A man is sitting in a boat, fishing. After hours of waiting for something to bite, the fisherman encounters another man sailing by and asks, “What am I doing wrong? Am I using the wrong bait?” The man looks at the water, then points his finger behind the fisherman and says, “Look behind you. See that?” He pointed to factory in the horizon, a huge grey complex with three chimneys smoking thick vapor into the sky. “You came here to fish without knowing that the plant has killed off all the fish.”
The fisherman moved his boat a little further upstream. The other man in the boat had led him to consider that changing his path might point to a better location for fishing that night’s dinner. As he began taking his boat further ahead, the man once again spoke up and said, “Do you realize where you are going?” The fisherman shook his head and looked closer. “The river seems pick up quickly that way,” he concluded. “There must be a waterfall nearby.”
The fisherman had been spared a fateful error. Like any good coach, the man had asked strategic and powerful questions to unlock the power of understanding clues by paying attention. This time, he’d avoided eating fish fed on a factory-plant-based diet, or plummeting to his death.

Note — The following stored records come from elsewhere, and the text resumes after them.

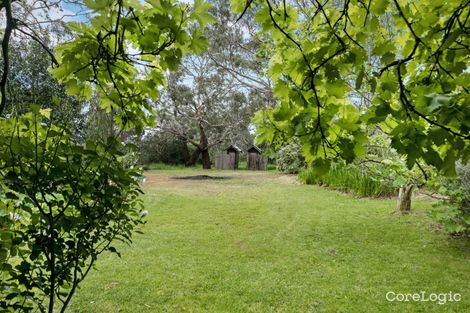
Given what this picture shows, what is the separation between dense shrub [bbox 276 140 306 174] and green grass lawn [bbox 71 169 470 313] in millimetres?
7724

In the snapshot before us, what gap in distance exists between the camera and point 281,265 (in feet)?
12.1

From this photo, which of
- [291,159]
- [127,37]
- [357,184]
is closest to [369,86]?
[127,37]

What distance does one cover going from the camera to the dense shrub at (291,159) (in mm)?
14145

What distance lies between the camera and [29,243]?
4.00 ft

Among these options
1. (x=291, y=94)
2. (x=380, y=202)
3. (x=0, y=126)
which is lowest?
(x=380, y=202)

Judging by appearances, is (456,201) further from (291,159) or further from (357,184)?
(291,159)

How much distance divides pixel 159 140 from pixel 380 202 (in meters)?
17.5

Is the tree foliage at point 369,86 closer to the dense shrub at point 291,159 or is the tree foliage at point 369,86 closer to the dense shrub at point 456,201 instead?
the dense shrub at point 456,201

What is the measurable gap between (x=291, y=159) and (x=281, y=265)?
11214 millimetres

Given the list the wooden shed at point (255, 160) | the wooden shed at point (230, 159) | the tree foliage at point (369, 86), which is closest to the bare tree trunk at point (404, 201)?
the tree foliage at point (369, 86)

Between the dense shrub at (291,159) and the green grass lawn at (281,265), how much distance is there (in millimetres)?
7724

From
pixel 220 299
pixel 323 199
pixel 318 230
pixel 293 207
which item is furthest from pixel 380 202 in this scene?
pixel 220 299

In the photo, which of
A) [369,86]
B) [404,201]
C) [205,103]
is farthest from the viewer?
[205,103]

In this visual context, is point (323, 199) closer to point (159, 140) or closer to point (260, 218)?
point (260, 218)
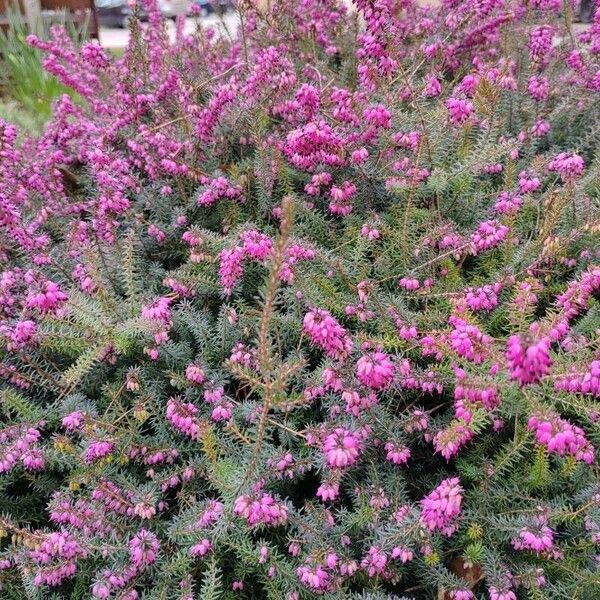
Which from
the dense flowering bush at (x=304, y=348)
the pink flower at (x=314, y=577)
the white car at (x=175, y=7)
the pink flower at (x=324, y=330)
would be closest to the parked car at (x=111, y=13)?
the white car at (x=175, y=7)

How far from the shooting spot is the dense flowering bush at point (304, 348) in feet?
Answer: 5.44

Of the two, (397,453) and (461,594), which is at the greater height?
(397,453)

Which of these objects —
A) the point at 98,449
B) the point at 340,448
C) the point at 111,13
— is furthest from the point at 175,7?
the point at 111,13

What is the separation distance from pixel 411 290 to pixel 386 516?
0.78 meters

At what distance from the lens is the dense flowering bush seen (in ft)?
5.44

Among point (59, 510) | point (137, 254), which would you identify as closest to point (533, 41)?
point (137, 254)

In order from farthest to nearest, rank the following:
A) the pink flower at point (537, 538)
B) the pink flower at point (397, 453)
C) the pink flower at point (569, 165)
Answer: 1. the pink flower at point (569, 165)
2. the pink flower at point (397, 453)
3. the pink flower at point (537, 538)

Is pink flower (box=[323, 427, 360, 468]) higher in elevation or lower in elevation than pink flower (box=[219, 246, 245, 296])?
lower

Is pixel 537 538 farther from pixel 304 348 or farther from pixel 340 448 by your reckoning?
pixel 304 348

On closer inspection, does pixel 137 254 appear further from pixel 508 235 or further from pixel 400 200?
pixel 508 235

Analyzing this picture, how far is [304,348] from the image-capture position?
209 centimetres

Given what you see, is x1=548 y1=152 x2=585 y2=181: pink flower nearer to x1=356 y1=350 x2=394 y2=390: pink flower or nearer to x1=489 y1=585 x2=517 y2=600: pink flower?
x1=356 y1=350 x2=394 y2=390: pink flower

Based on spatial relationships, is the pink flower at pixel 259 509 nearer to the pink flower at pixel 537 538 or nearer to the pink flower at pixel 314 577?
the pink flower at pixel 314 577

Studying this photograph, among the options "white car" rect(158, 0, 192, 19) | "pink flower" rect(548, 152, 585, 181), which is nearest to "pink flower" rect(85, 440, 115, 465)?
"pink flower" rect(548, 152, 585, 181)
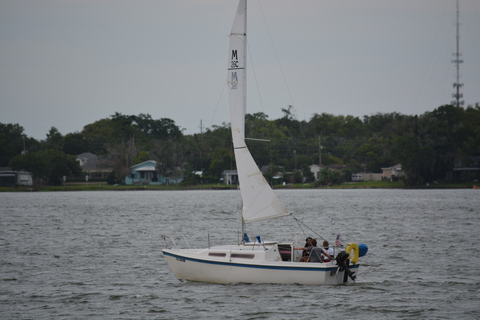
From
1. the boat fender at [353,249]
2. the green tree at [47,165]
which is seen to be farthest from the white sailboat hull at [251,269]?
the green tree at [47,165]

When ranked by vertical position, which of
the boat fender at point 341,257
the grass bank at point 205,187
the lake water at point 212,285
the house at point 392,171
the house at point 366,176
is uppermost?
the house at point 392,171

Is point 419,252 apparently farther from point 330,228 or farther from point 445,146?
point 445,146

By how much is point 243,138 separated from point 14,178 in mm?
121066

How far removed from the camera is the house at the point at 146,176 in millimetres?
143875

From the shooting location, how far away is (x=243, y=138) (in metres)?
24.4

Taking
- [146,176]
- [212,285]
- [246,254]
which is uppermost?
[146,176]

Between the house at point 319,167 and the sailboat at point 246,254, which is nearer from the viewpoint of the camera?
the sailboat at point 246,254

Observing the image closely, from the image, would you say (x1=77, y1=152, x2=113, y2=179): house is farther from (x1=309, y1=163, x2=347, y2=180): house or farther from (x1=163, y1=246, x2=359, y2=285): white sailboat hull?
(x1=163, y1=246, x2=359, y2=285): white sailboat hull

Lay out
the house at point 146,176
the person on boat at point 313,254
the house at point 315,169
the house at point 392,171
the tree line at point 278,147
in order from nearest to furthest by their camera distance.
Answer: the person on boat at point 313,254, the tree line at point 278,147, the house at point 392,171, the house at point 315,169, the house at point 146,176

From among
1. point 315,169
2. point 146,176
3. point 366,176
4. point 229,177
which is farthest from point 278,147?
point 146,176

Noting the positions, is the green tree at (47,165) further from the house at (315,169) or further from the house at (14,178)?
the house at (315,169)

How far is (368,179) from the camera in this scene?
142250 millimetres

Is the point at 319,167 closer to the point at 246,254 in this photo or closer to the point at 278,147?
the point at 278,147

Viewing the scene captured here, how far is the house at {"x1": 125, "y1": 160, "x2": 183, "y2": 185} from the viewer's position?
144m
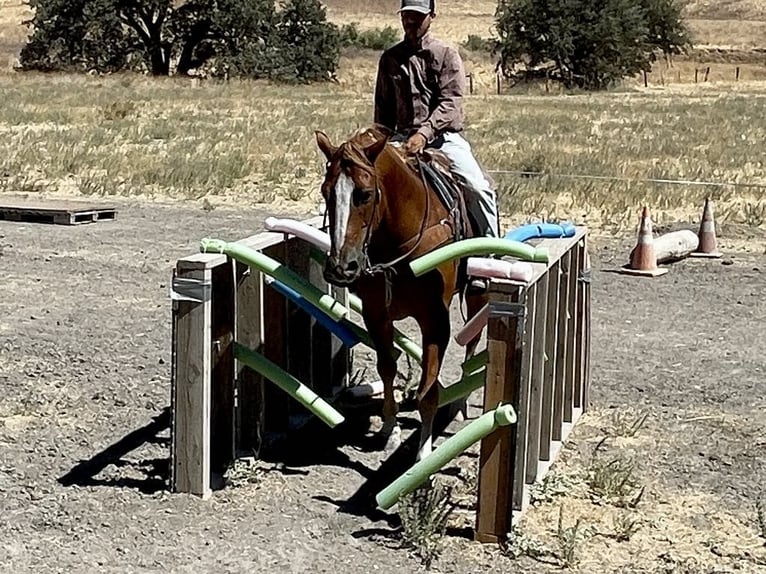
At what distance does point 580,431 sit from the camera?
275 inches

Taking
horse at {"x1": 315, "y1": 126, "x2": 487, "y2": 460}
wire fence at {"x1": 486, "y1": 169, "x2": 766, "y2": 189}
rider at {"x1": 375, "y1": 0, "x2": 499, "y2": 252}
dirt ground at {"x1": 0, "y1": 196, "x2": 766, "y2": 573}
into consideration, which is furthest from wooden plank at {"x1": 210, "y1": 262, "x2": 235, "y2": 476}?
wire fence at {"x1": 486, "y1": 169, "x2": 766, "y2": 189}

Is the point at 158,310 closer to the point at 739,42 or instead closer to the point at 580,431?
the point at 580,431

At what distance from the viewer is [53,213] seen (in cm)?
1446

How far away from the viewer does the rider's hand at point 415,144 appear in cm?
598

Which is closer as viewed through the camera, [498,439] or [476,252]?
[498,439]

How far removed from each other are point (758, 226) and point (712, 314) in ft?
16.6

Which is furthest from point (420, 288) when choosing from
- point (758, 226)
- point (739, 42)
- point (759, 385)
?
point (739, 42)

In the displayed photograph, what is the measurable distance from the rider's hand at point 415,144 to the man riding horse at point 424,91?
2cm

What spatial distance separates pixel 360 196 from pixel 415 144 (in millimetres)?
950

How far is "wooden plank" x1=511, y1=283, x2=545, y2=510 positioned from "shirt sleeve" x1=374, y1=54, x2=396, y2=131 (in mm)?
1544

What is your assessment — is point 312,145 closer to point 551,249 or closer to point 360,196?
point 551,249

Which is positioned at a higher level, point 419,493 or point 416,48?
point 416,48

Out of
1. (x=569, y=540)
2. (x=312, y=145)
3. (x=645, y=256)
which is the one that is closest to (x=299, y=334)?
(x=569, y=540)

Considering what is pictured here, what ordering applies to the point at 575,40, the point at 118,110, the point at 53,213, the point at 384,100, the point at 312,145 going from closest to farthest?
the point at 384,100, the point at 53,213, the point at 312,145, the point at 118,110, the point at 575,40
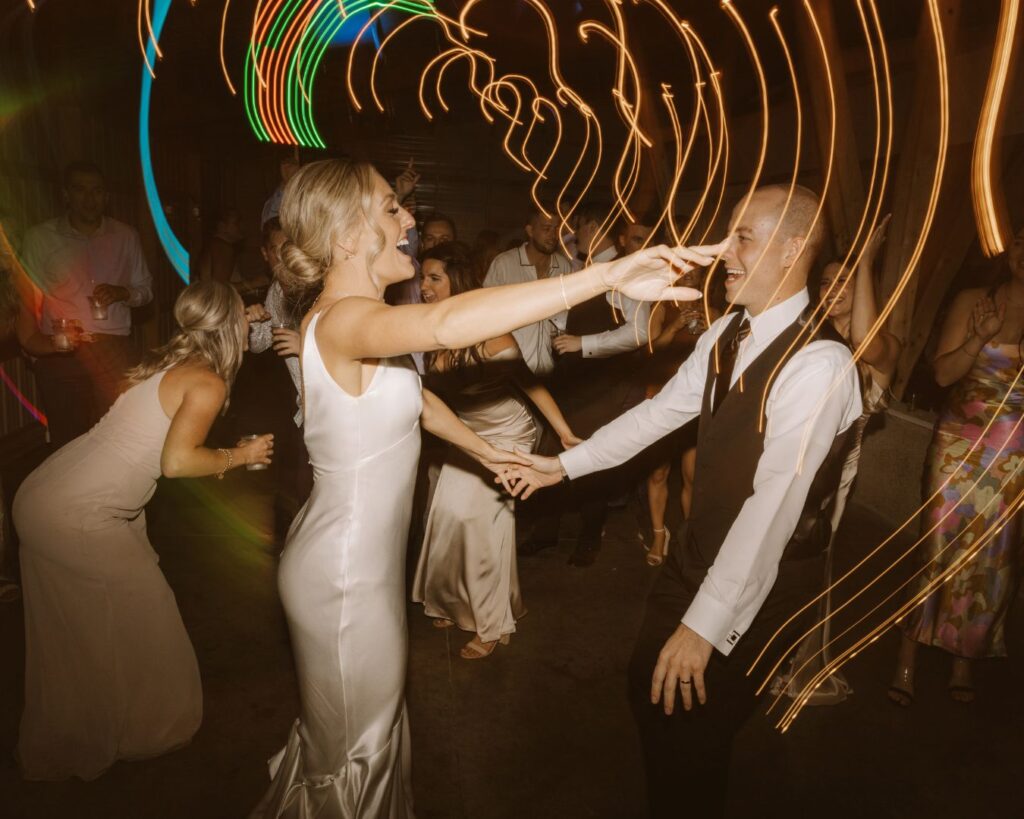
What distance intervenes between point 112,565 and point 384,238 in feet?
4.94

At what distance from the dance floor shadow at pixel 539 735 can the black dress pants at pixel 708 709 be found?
2.32 feet

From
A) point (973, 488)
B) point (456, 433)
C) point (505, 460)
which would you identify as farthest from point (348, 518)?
point (973, 488)

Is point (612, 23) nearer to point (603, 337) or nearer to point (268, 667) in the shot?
point (603, 337)

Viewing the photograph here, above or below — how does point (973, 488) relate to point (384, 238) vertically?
below

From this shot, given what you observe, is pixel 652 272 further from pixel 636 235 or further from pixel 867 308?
pixel 636 235

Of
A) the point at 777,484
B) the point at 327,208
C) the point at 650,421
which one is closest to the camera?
the point at 777,484

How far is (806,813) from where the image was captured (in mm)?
2602

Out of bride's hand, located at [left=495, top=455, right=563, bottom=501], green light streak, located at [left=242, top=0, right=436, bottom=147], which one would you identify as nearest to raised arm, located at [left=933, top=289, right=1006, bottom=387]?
bride's hand, located at [left=495, top=455, right=563, bottom=501]

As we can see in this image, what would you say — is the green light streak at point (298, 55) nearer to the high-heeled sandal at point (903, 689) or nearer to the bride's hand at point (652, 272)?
the bride's hand at point (652, 272)

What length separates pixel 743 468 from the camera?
191cm

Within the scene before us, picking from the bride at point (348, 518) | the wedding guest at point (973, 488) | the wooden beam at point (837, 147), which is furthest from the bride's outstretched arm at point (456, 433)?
the wooden beam at point (837, 147)

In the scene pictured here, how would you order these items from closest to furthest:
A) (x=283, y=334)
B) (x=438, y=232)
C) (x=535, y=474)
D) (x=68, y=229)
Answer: (x=535, y=474) < (x=283, y=334) < (x=68, y=229) < (x=438, y=232)

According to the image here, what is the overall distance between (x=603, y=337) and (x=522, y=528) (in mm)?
1422

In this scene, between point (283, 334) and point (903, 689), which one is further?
point (283, 334)
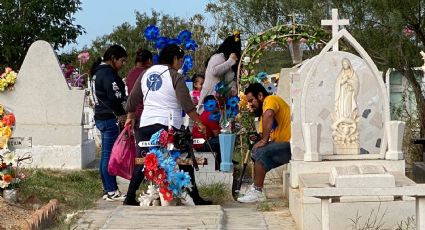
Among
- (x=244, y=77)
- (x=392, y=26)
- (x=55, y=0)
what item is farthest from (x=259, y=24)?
(x=392, y=26)

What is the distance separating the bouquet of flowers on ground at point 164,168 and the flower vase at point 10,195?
54.4 inches

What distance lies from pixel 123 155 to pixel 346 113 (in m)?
2.61

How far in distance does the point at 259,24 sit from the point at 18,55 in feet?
27.5

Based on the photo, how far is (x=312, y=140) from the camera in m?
8.42

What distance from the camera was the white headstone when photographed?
13.0 m

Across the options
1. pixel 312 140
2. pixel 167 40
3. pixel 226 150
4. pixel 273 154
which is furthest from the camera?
pixel 167 40

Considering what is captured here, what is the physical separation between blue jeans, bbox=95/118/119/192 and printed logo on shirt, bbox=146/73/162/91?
4.65 ft

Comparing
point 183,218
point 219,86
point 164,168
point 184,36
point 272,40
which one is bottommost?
point 183,218

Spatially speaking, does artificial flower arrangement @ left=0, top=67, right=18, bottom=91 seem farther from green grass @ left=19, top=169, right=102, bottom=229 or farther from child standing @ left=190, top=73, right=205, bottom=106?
child standing @ left=190, top=73, right=205, bottom=106

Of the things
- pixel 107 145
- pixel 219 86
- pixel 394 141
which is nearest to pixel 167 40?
pixel 219 86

Coaching, and learning how to, is one of the most essentials tools for any creative leader to master. Poisoned fish lurk everywhere; summits are alluring. A coach never pushes toward the coachee in a pre-determined direction. Here we go into advising. Advising differs from coaching by telling someone what to do, either explicitly or by giving recommendations through mapping scenarios, and giving direct opinions and perspectives. A good peer coaching session creates insight and reflection through listening and, most importantly, by asking the right questions. This can only be done through a structured and clear partnership, and learning and practicing with each other around a pre-designed structure.